Abstract

Lav Diaz’s six-hour feature Florentina Hubaldo, CTE (2012) explores the recent unravelling of chronic trauma in relation to the Philippines and its three-hundred-year-long history of colonialism. Depicting the repeated rape and maltreatment of a young woman, Florentina, Diaz attempts to draw a metaphorical picture of colonial oppression, conquest and an aftermath that is still palpable today, a long period which the film-maker describes as a ‘repeated bashing of the head against the wall.’ Contrary to the aesthetics of contemporary trauma cinema, for instance rapid editing, erratic camera movement and flashbacks, Diaz’s black-and-white feature offers an alternative take on trauma in three different ways.

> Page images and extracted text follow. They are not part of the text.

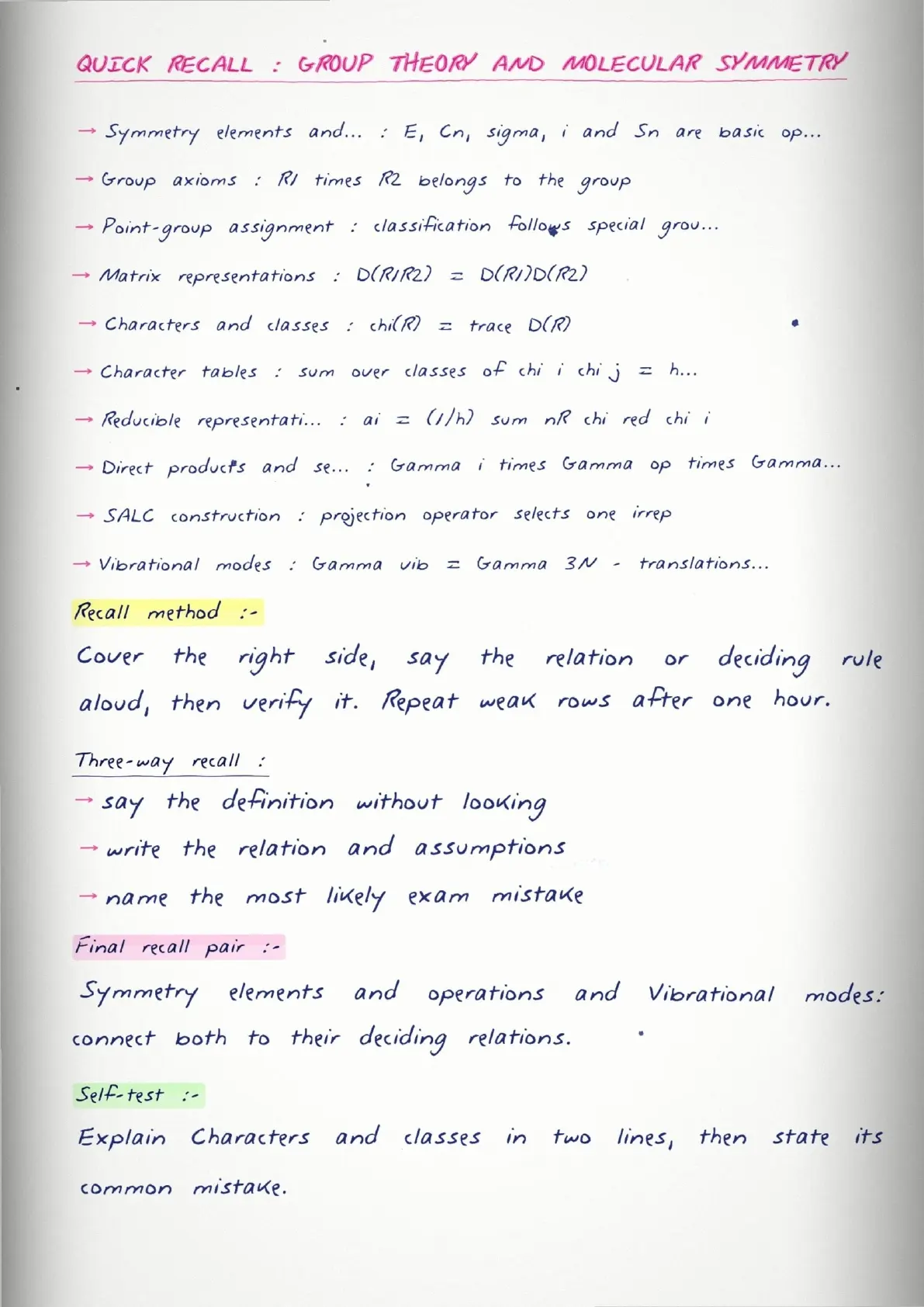 QUICK RECALL : GROUP THEORY AND MOLECULAR SYMMETRY

→ Symmetry elements and... : E, Cn, sigma, i and Sn are basic op...

→ Group axioms : R1 times R2 belongs to the group

→ Point-group assignment : classification follows special grou...

→ Matrix representations : D(R1R2) = D(R1)D(R2)

→ Characters and classes : chi(R) = trace D(R)

→ Character tables : sum over classes of chi i chi j = h...

→ Reducible representati... : ai = (1/h) sum nR chi red chi i

→ Direct products and se... : Gamma i times Gamma op times Gamma...

→ SALC construction : projection operator selects one irrep

→ Vibrational modes : Gamma vib = Gamma 3N - translations...

Recall method :-

Cover the right side, say the relation or deciding rule aloud, then verify it. Repeat weak rows after one hour.

Three-way recall :

→ say the definition without looking

→ write the relation and assumptions

→ name the most likely exam mistake

Final recall pair :-

Symmetry elements and operations and Vibrational modes: connect both to their deciding relations.

Self-test :-

Explain Characters and classes in two lines, then state its common mistake.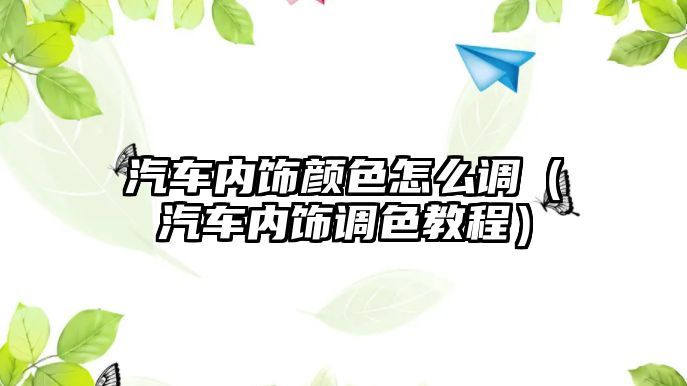 汽车内饰颜色怎么调（汽车内饰调色教程）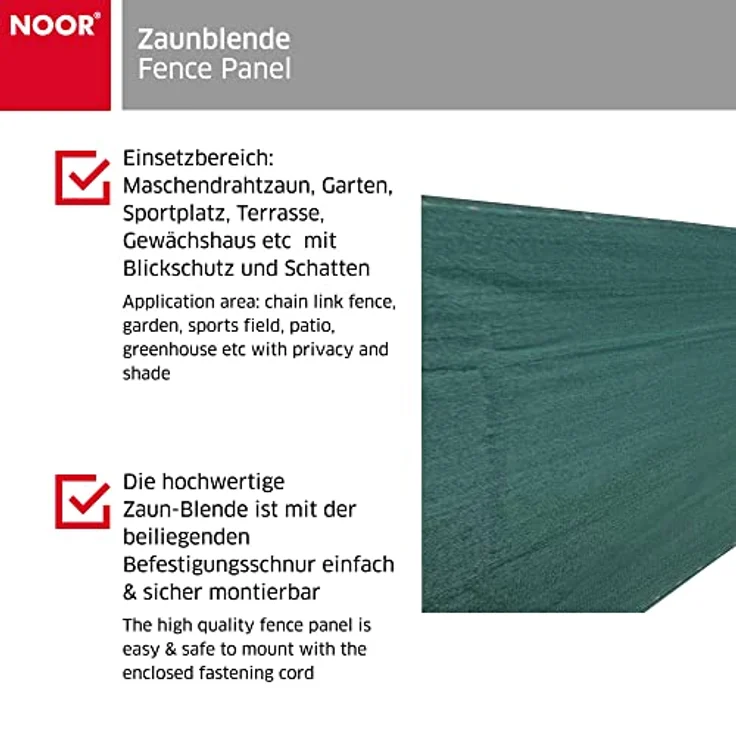 NOOR®

Zaunblende
Fence Panel

Einsetzbereich: Maschendrahtzaun, Garten, Sportplatz, Terrasse, Gewächshaus etc mit Blickschutz und Schatten

Application area: chain link fence, garden, sports field, patio, greenhouse etc with privacy and shade

Die hochwertige Zaun-Blende ist mit der beiliegenden Befestigungsschnur einfach & sicher montierbar

The high quality fence panel is easy & safe to mount with the enclosed fastening cord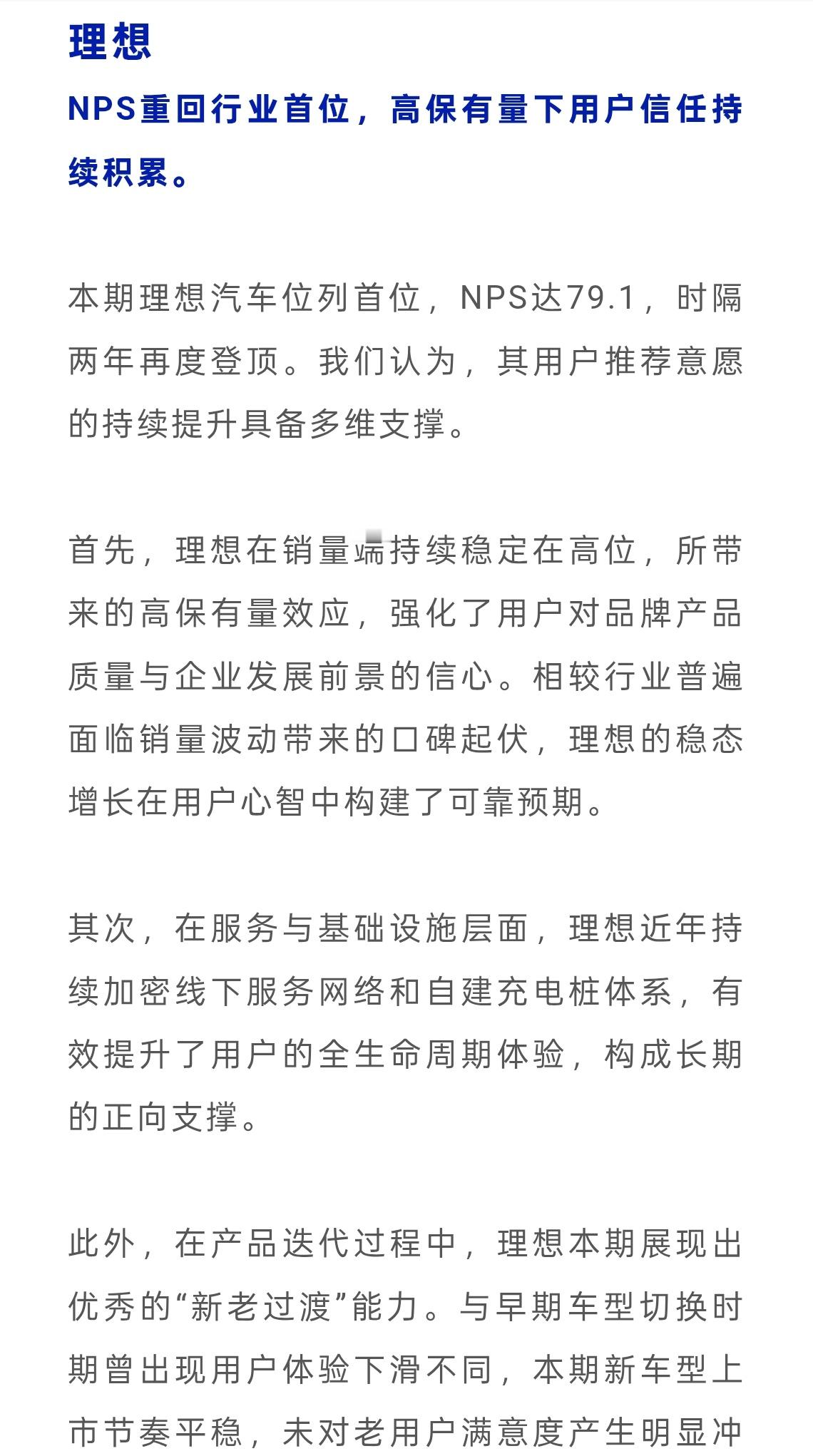 理想

NPS重回行业首位，高保有量下用户信任持续积累。

本期理想汽车位列首位，NPS达79.1，时隔两年再度登顶。我们认为，其用户推荐意愿的持续提升具备多维支撑。

首先，理想在销量端持续稳定在高位，所带来的高保有量效应，强化了用户对品牌产品质量与企业发展前景的信心。相较行业普遍面临销量波动带来的口碑起伏，理想的稳态增长在用户心智中构建了可靠预期。

其次，在服务与基础设施层面，理想近年持续加密线下服务网络和自建充电桩体系，有效提升了用户的全生命周期体验，构成长期的正向支撑。

此外，在产品迭代过程中，理想本期展现出优秀的“新老过渡”能力。与早期车型切换时期曾出现用户体验下滑不同，本期新车型上市节奏平稳，未对老用户满意度产生明显冲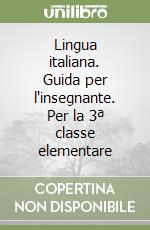 unilibro

Lingua italiana. Guida per l'insegnante. Per la 3ª classe elementare

COPERTINA NON DISPONIBILE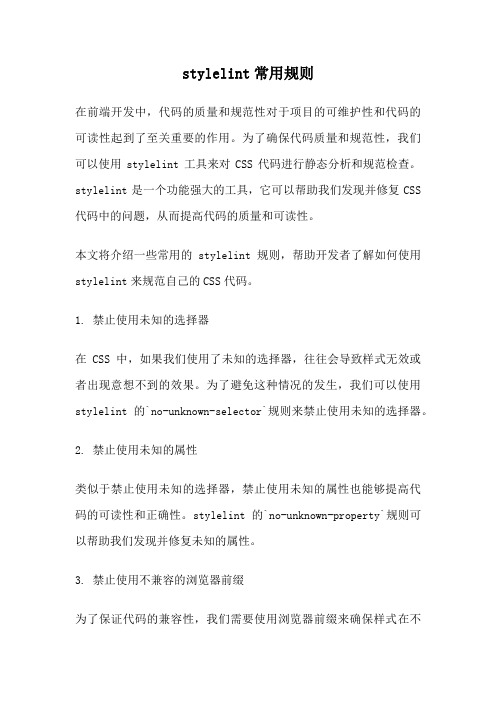 stylelint 常用规则

在前端开发中，代码的质量和规范性对于项目的可维护性和代码的可读性起到了至关重要的作用。为了确保代码质量和规范性，我们可以使用 stylelint 工具来对 CSS 代码进行静态分析和规范检查。stylelint 是一个功能强大的工具，它可以帮助我们发现并修复 CSS 代码中的问题，从而提高代码的质量和可读性。

本文将介绍一些常用的 stylelint 规则，帮助开发者了解如何使用 stylelint 来规范自己的 CSS 代码。

1. 禁止使用未知的选择器

在 CSS 中，如果我们使用了未知的选择器，往往会导致样式无效或者出现意想不到的效果。为了避免这种情况的发生，我们可以使用 stylelint 的`no-unknown-selector`规则来禁止使用未知的选择器。

2. 禁止使用未知的属性

类似于禁止使用未知的选择器，禁止使用未知的属性也能够提高代码的可读性和正确性。stylelint 的`no-unknown-property`规则可以帮助我们发现并修复未知的属性。

3. 禁止使用不兼容的浏览器前缀

为了保证代码的兼容性，我们需要使用浏览器前缀来确保样式在不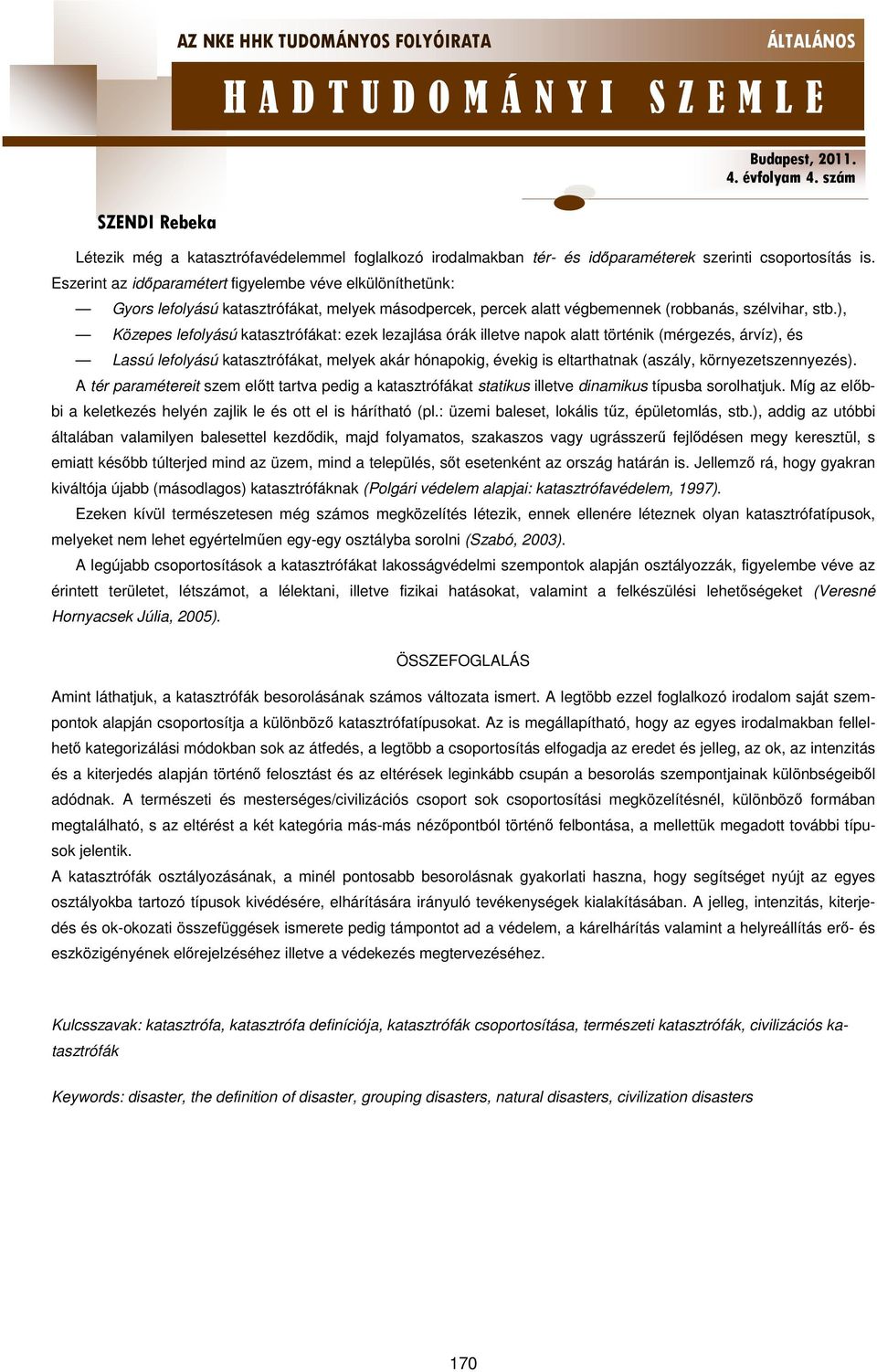 AZ NKE HHK TUDOMÁNYOS FOLYÓIRATA

ÁLTALÁNOS

HADTUDOMÁNYI SZEMLE

Budapest, 2011.
4. évfolyam 4. szám

SZENDI Rebeka

Létezik még a katasztrófavédelemmel foglalkozó irodalmakban tér- és időparaméterek szerinti csoportosítás is. Eszerint az időparamétert figyelembe véve elkülöníthetünk:

— Gyors lefolyású katasztrófákat, melyek másodpercek, percek alatt végbemennek (robbanás, szélvihar, stb.),

— Közepes lefolyású katasztrófákat: ezek lezajlása órák illetve napok alatt történik (mérgezés, árvíz), és

— Lassú lefolyású katasztrófákat, melyek akár hónapokig, évekig is eltarthatnak (aszály, környezetszennyezés).

A tér paramétereit szem előtt tartva pedig a katasztrófákat statikus illetve dinamikus típusba sorolhatjuk. Míg az előbbi a keletkezés helyén zajlik le és ott el is hárítható (pl.: üzemi baleset, lokális tűz, épületomlás, stb.), addig az utóbbi általában valamilyen balesettel kezdődik, majd folyamatos, szakaszos vagy ugrásszerű fejlődésen megy keresztül, s emiatt később túlterjed mind az üzem, mind a település, sőt esetenként az ország határán is. Jellemző rá, hogy gyakran kiváltója újabb (másodlagos) katasztrófáknak (Polgári védelem alapjai: katasztrófavédelem, 1997).

Ezeken kívül természetesen még számos megközelítés létezik, ennek ellenére léteznek olyan katasztrófatípusok, melyeket nem lehet egyértelműen egy-egy osztályba sorolni (Szabó, 2003).

A legújabb csoportosítások a katasztrófákat lakosságvédelmi szempontok alapján osztályozzák, figyelembe véve az érintett területet, létszámot, a lélektani, illetve fizikai hatásokat, valamint a felkészülési lehetőségeket (Veresné Hornyacsek Júlia, 2005).

ÖSSZEFOGLALÁS

Amint láthatjuk, a katasztrófák besorolásának számos változata ismert. A legtöbb ezzel foglalkozó irodalom saját szempontok alapján csoportosítja a különböző katasztrófatípusokat. Az is megállapítható, hogy az egyes irodalmakban fellelhető kategorizálási módokban sok az átfedés, a legtöbb a csoportosítás elfogadja az eredet és jelleg, az ok, az intenzitás és a kiterjedés alapján történő felosztást és az eltérések leginkább csupán a besorolás szempontjainak különbségeiből adódnak. A természeti és mesterséges/civilizációs csoport sok csoportosítási megközelítésnél, különböző formában megtalálható, s az eltérést a két kategória más-más nézőpontból történő felbontása, a mellettük megadott további típusok jelentik.

A katasztrófák osztályozásának, a minél pontosabb besorolásnak gyakorlati haszna, hogy segítséget nyújt az egyes osztályokba tartozó típusok kivédésére, elhárítására irányuló tevékenységek kialakításában. A jelleg, intenzitás, kiterjedés és ok-okozati összefüggések ismerete pedig támpontot ad a védelem, a kárelhárítás valamint a helyreállítás erő- és eszközigényének előrejelzéséhez illetve a védekezés megtervezéséhez.

Kulcsszavak: katasztrófa, katasztrófa definíciója, katasztrófák csoportosítása, természeti katasztrófák, civilizációs katasztrófák

Keywords: disaster, the definition of disaster, grouping disasters, natural disasters, civilization disasters

170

First, there is Florentina’s repetitive recounting of her story, which indicates the temporal loop she is mentally locked in after several rapes, beatings, unwanted pregnancies and questionable methods of abortions; second, a slowness evoked by long-takes and the overall film length, which support the evocation of CTE, a degenerative disease of the brain, which progresses slowly over years and manifests itself predominantly as memory loss and severe headaches; third, there is a juxtaposition of sound and silence in order to evoke moments of rupture for both the main character and the viewer. Based on this analysis of Diaz’s specific ‘aesthetics of trauma’, I argue that Slow Cinema differs from contemporary popular cinema in its treatment of trauma in that the specific aesthetics of slowness allow for a more nuanced representation of trauma.